Drop this into a <script> tag, open the page, watch the console.

Going further

1. Get a free Etherscan API key

Sign up at etherscan.io/register. Append &apikey=YOUR_KEY to the URL — you get 5 req/sec instead of 1 req/5s. That's a 25x speedup for free.

2. Token transfers, not just ETH

Use action=tokentx instead of txlist to get ERC-20 transfers. The value field will be in token units; you'll need to look up each token's decimals.

3. Telegram alerts

Once you have the moves, fire them to a Telegram bot:

const TG_TOKEN = 'your-bot-token';
const TG_CHAT_ID = 'your-chat-id';

async function sendTelegram(text) {
    await fetch(`https://api.telegram.org/bot${TG_TOKEN}/sendMessage`, {
        method: 'POST',
        headers: { 'Content-Type': 'application/json' },
        body: JSON.stringify({ chat_id: TG_CHAT_ID, text, parse_mode: 'HTML' }),
    });
}

4. Solana support

Ethereum-only? Layer in Helius (free 100k req/month) for Solana whale tracking. The pattern is identical — fetch txns, filter by USD value, de-dupe.

Production gotchas

Want this packaged into a working dashboard?

AlphaDesk includes 25 pre-loaded whale wallets, real-time scanning, dedup, and a polished UI — all in vanilla HTML/CSS/JS. Free demo, paid full source.

See it live →

FAQ

Why not use The Graph or another indexer?

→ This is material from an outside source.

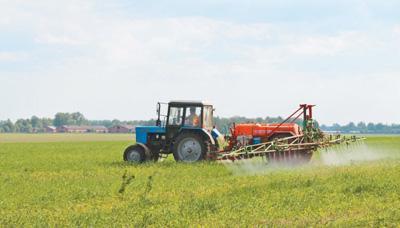 乌克兰今年将启动网上竞拍国有土地出租试点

The Graph is more powerful but requires GraphQL knowledge and protocol-specific subgraphs. For "track these 25 wallets," Etherscan's REST API is faster to build with and free.

How fast can I detect a whale move?

Etherscan indexes blocks within ~12 seconds of confirmation. Free tier (1 req/5s without key, 5 req/sec with key) means realistic detection latency is 30s–2min depending on how many wallets you scan.

Will Etherscan ban me for scraping?

Their free tier ToS is fine for personal and commercial use within rate limits. Don't blow past 5 req/sec; cache aggressively. Their abuse detection is generous.